Dec 13 2007
The perfusion of a burn injury can now rapidly be determined by using a new technique developed by scientists of the University of Twente. Using the perfusion image made by a laser and an ultra fast camera, doctors will be able to determine whether a burn needs surgery.
The new measuring device, developed under supervision of dr. Wiendelt Steenbergen of the Biophysical Engineering group, has been successfully tested at the hospital Martini Ziekenhuis in Groningen.
Tests in hospital show that the system is perfectly capable of measuring differences in perfusion in burn wounds; patients and medical staff are positive about the high speed of the system and the quality of the images.
A burn that shows good perfusion, has a better chance of healing by itself: no surgery is needed. In many cases, the visual inspection is not sufficient to take a decision on the necessity of surgery. This can lead to unnecessary surgery or, on the other hand, to unwanted delays when surgery is the best option. Compared to current perfusion measurements, the new technique is much faster. Scanning techniques take minutes of time for some square centimeters of skin, during which time the patient is not allowed to move.
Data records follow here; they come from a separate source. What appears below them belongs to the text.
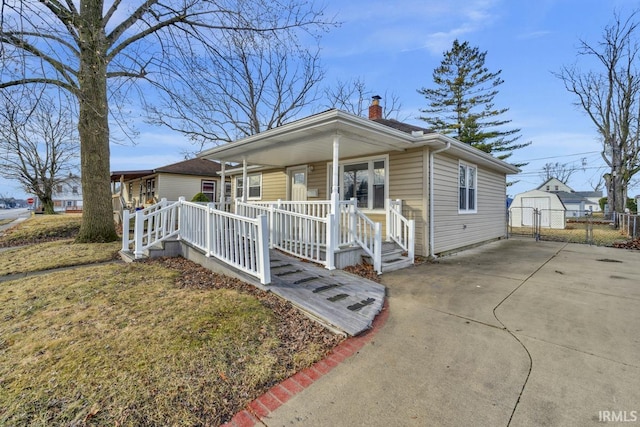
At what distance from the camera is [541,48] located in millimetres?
11367

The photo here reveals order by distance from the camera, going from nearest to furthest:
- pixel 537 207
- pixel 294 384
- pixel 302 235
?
pixel 294 384
pixel 302 235
pixel 537 207

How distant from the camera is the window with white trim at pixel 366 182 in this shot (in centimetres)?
778

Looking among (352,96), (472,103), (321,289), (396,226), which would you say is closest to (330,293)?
(321,289)

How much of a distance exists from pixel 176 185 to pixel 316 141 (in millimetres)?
14802

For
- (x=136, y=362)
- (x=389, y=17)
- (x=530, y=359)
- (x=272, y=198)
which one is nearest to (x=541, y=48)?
(x=389, y=17)

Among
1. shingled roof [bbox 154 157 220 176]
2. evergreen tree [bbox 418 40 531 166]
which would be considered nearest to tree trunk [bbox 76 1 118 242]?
shingled roof [bbox 154 157 220 176]

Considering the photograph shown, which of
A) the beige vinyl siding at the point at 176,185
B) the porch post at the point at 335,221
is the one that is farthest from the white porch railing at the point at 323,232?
the beige vinyl siding at the point at 176,185

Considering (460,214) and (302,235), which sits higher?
(460,214)

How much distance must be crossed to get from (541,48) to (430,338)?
13856mm

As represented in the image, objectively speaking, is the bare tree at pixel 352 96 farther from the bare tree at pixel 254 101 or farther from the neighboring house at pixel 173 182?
the neighboring house at pixel 173 182

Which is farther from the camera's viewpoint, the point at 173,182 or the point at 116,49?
the point at 173,182

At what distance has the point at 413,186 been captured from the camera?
7.12m

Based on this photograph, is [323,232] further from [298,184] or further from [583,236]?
[583,236]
The new technique will be capable of imaging an entire surface of ten by ten centimeter in a fraction of a second. Doppler effect In order to reach this high speed, the entire surface is lit at once using a wide laser beam. A high speed camera, capable of taking 27000 shots per second, takes images of the tissue. Whenever laser light is scattered by moving rood blood cells, this is visible in the intensity of the pixels; due to the Doppler effect, a colour shift will be visible. From the resulting ‘movie’ of the tissue, a perfusion image can be made.
Apart from this promising application in determing perfusion in burn injuries, Wiendelt Steenbergen predicts other applications, for example in evaluating the uptake of medication through the skin, or in testing allergic reactions. In evaluating diabetic micro circulation problems, the new technique could be an attractively fast alternative to current approaches as well.